We are calling on Boohoo’s investors to commit to holding management accountable in terms of implementing the steps recommended by the Levitt enquiry, and to continually reviewing whether the company’s leadership team are committed to making the necessary changes and acting like a publicly listed company.

It is concerning that Ms Levitt appears to have hugely underestimated the scale of the challenge ahead for Boohoo. Other commentators do not seem to share her optimism: an analysis by the Evening Standard following the publication of the Levitt report concluded that the only way for genuine change to happen will be if there are changes at the top, and went as far as calling for the resignation of the Chair.
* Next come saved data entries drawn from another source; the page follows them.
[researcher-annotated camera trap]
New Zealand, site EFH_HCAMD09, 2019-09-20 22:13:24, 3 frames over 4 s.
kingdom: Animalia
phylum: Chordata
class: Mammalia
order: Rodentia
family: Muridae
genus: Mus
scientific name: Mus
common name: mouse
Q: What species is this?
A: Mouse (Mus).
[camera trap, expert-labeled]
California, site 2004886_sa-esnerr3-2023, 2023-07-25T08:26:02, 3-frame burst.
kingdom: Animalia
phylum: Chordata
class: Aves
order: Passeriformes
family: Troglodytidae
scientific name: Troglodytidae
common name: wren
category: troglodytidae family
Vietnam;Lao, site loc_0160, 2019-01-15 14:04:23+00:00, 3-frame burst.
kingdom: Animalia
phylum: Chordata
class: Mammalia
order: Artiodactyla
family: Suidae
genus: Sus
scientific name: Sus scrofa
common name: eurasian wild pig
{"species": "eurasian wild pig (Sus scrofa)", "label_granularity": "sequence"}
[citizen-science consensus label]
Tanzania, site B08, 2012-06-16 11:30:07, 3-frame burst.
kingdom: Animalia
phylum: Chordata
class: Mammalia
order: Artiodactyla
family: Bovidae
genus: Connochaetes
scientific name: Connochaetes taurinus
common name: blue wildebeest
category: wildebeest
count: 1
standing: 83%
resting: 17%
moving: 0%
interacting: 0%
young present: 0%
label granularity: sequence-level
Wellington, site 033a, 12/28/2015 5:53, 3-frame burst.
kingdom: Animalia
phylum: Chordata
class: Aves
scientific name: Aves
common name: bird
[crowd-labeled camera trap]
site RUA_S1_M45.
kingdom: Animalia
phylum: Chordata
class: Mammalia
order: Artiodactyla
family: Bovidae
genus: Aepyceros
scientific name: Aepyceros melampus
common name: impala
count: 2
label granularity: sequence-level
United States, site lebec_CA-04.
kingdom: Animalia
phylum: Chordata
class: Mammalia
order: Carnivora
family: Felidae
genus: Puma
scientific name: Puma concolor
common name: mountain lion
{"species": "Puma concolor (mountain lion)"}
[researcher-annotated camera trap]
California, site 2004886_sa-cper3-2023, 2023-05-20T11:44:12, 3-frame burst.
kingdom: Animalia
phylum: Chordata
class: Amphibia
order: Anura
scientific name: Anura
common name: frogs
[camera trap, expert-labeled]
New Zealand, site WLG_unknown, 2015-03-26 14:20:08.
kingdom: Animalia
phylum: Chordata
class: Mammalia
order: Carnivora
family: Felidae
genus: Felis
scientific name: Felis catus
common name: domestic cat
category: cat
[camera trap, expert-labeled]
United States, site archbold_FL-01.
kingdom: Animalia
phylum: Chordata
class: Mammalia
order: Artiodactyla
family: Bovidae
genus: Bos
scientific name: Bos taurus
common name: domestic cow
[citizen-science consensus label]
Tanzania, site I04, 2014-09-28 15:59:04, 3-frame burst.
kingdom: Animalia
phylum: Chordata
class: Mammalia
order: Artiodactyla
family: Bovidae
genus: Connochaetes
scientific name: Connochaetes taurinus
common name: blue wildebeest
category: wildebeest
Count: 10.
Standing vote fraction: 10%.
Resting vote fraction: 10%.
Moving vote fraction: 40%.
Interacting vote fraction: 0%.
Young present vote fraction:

In any case, achieving the system changes recommend by Ms Levitt in the report will require huge changes, including a radical overhaul of Boohoo’s sourcing, buying and governance functions, extensive shifts in its supply chain, changes to the price-point structure and, ultimately, a slowing of the speed with which it brings products to market. And it is hard to imagine the steps as they are set out in the report will lead to any significantly improvements while the boohoo business model continues to be based on under-invested supply chain where human rights challenges remain.

Although the conditions in Leicester are not solely Boohoo’s responsibility to fix, they will need to go significantly further than what is set out in the recommendations if they are to have a supply chain that supports decent jobs that we can all be proud of. The absence in the report of any mention of the importance of working with other stakeholders, such as trade unions, civil society and government, does not inspire much confidence.